Tuesday, July 28, 2020

Adherents of the new religion

Thoughts from someone I know very well:

They don special vestments for their rituals.   They stand before a crowd of believers and assure us of their concern for those congregated before them and the community at large.  They tell us what they want us to believe and how we should act, with just a few generalizations and even fewer details about how they arrived at their teachings.  They tell us we must rethink our assumptions about living and our personal priorities.  They don’t stand before us to be questioned, but to pontificate.  When questioned, they invoke their own authority more often than they give us the foundational information that underlies their teaching. 

When one teaching conflicts with another or has no empirical grounding, we’re told it’s a mystery (they say "model" or "theory").  The translation of their sacred texts and catechisms—their doctrine itself—can be subtly altered, and when no longer useful to them, old teachings are either ignored or explained away—even to the point that they mean the opposite of what we were told only a short while before.  When one dares to question the latest pronouncement from the pulpit, they and their true faithful stop their ears, or ostracize him for his questioning—he is a denier-heretic-schismatic-apostate!  Questioners and doubters such as he lack the proper credentials, proper screening, and due admission to the ranks of their clergy, and shall not be permitted to ask such questions! 

You know where I’m going with this.  It’s not an original thought….many people, including CS Lewis, have addressed it before.  I’m not caricaturizing Christianity, or Catholicism in particular, either before or after Vatican II.  I’m writing about the Established Religion of the 21st Century, SCIENCE.  

 


When SCIENCE is invoked in 95% of conversations (and 99% of media reports), you have to remember that the speaker is not talking about a method of understanding the natural world—a rational process of induction, deduction, hypothesizing, counter-hypothesizing, and verifying or challenging data.  The speaker invoking SCIENCE almost always refers to a religion.  It’s a religion that is jealous of its influence and centralizes power in its clergy.  It actually demands of its adherents MORE faith, and LESS personal study or personal accountability than quaint, superseded religions like orthodox, hierarchical Christianity.

- - - - -

GOAL OF THE EXERCISE
List every label the post on science as a new religion applies to a person who dares to question the latest pronouncement from the pulpit.

- - - - -

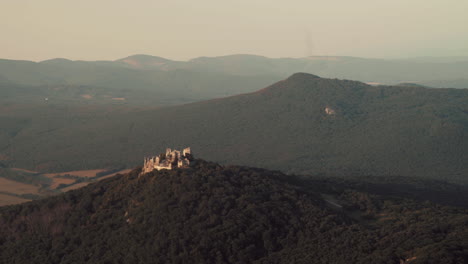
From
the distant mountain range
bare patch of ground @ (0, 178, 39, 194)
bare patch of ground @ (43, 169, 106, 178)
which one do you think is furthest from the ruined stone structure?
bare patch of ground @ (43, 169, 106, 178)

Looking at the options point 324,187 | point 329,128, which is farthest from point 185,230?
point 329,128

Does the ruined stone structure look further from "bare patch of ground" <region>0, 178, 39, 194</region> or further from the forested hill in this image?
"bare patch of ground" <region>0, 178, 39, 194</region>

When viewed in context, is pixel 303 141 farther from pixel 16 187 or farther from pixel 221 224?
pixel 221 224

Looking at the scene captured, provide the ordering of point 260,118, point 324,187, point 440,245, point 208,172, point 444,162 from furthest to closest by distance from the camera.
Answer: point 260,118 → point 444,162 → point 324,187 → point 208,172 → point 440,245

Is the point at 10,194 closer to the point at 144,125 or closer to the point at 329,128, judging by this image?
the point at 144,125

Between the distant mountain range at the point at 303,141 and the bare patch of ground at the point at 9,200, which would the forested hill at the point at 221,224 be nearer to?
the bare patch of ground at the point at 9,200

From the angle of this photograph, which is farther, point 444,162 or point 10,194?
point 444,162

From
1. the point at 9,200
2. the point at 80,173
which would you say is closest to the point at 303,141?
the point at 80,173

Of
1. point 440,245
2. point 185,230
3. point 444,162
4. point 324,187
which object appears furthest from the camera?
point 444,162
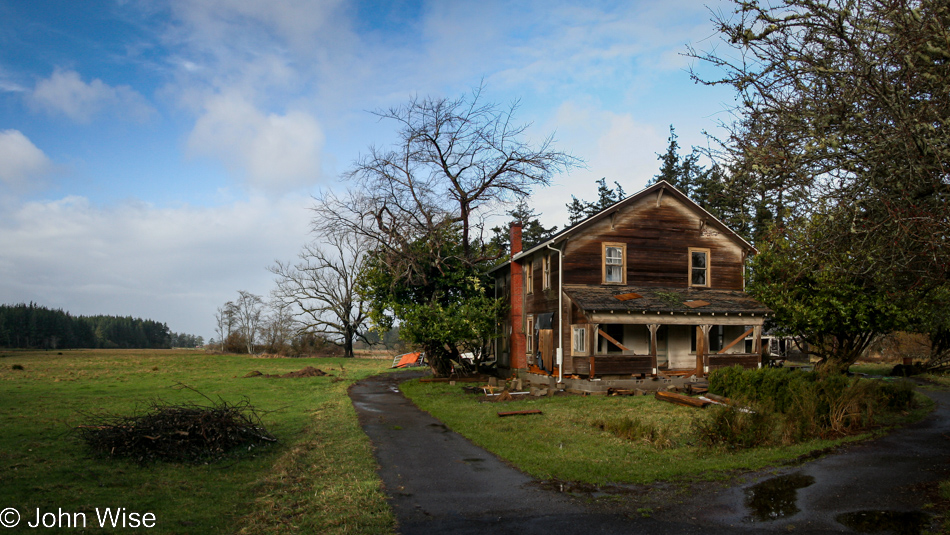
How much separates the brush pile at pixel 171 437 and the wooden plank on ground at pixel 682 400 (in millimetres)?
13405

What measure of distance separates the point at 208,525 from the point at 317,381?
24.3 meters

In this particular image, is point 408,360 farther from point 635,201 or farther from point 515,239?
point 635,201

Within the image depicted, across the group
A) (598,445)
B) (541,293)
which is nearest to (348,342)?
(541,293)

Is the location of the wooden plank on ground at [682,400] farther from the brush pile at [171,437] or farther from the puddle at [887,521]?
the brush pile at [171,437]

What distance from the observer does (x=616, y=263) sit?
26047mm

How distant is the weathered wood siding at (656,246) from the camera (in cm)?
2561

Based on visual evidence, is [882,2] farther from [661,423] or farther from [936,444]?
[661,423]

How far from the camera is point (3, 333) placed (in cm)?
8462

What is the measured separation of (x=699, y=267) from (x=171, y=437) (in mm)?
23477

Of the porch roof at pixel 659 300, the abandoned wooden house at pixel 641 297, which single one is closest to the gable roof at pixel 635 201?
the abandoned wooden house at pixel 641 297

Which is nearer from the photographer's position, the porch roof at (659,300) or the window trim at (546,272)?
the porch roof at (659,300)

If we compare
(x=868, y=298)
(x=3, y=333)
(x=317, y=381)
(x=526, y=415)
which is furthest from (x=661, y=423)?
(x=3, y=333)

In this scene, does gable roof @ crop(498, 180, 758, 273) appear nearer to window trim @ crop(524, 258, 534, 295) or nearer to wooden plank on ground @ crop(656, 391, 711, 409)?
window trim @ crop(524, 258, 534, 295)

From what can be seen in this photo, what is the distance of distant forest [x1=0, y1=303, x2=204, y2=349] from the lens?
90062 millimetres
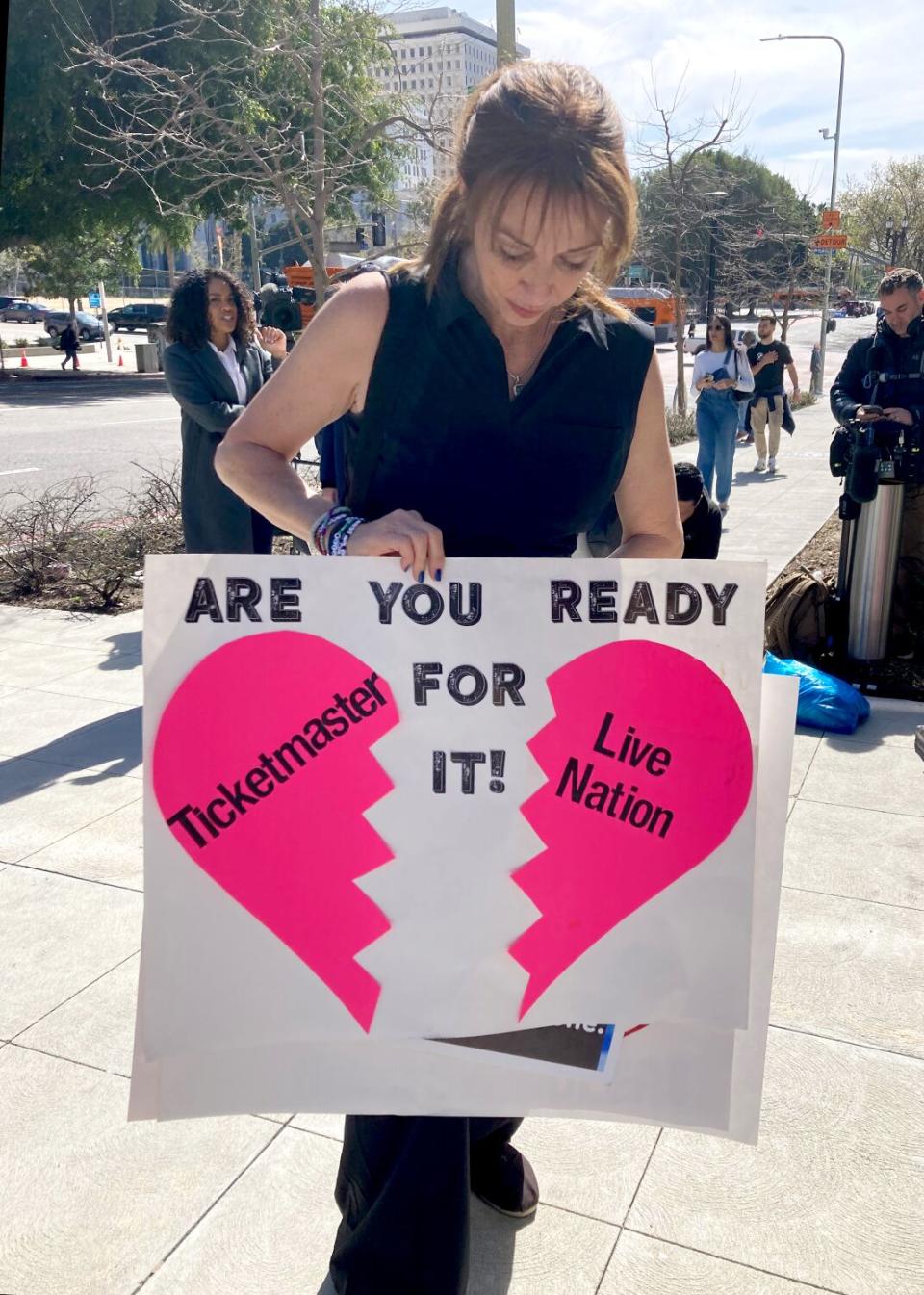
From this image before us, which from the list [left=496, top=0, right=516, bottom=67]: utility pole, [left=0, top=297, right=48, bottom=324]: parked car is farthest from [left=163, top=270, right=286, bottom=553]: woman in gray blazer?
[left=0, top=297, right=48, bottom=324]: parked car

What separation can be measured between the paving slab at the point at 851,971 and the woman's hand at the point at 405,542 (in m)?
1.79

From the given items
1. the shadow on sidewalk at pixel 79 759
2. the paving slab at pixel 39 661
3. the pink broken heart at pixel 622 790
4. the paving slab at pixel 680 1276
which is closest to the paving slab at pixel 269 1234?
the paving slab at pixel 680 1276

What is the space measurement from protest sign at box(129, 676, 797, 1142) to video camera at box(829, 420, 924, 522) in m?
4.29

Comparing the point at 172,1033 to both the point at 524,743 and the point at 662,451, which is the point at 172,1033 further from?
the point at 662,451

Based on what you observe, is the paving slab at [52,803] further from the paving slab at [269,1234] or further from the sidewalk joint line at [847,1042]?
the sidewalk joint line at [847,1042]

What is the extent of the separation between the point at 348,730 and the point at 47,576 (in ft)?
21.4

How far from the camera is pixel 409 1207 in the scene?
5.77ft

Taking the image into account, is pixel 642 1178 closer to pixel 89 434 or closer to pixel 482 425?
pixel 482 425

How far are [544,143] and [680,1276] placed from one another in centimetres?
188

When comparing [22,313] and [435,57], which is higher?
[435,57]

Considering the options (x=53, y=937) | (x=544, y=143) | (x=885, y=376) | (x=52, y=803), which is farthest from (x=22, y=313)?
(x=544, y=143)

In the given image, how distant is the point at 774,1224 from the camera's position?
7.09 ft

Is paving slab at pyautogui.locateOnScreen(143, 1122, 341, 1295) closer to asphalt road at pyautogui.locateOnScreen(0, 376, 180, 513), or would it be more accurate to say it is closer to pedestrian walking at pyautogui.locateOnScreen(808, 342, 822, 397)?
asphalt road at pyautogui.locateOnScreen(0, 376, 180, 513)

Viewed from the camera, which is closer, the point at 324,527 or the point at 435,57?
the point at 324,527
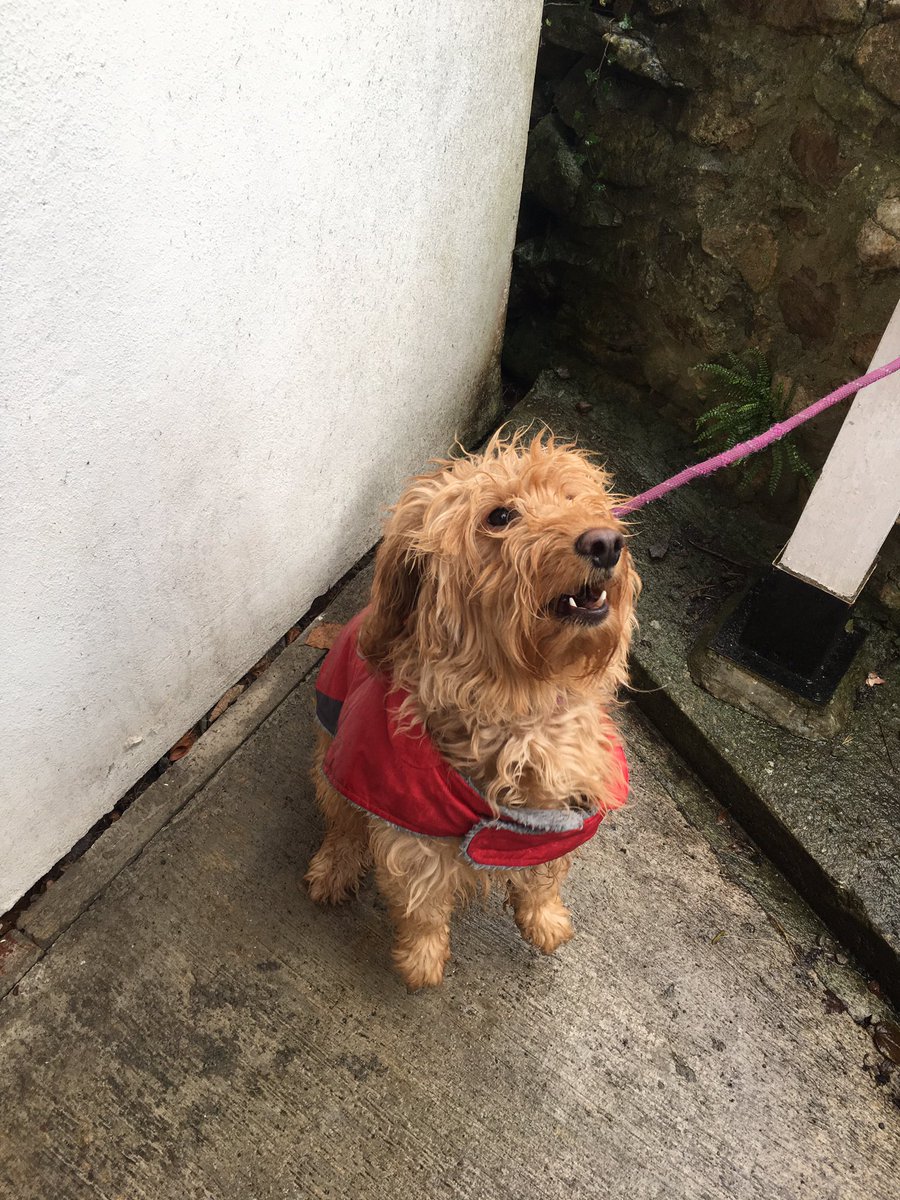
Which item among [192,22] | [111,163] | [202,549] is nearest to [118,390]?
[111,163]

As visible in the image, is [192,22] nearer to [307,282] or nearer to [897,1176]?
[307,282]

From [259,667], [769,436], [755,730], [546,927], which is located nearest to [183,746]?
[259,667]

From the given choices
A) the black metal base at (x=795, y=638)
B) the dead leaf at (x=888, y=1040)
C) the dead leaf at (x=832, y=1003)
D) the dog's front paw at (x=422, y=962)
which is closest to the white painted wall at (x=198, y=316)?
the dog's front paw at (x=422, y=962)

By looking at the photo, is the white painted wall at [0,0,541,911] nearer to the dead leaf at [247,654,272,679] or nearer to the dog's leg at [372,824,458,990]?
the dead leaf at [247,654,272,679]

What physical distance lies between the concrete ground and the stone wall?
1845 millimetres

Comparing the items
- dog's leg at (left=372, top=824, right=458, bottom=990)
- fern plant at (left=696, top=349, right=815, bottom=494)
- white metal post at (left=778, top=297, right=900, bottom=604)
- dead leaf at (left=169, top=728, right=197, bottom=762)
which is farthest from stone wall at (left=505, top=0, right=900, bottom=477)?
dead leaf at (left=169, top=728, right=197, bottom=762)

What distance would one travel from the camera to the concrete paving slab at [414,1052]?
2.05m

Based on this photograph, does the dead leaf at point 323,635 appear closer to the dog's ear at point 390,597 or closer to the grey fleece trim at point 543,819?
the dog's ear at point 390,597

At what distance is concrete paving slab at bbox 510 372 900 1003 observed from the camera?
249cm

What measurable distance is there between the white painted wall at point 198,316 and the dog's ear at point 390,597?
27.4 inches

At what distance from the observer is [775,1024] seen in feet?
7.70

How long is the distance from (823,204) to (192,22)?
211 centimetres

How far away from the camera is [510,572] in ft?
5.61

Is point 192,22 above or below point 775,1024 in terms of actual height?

- - - - -

WRITTEN ANSWER
denier, heretic, schismatic, apostate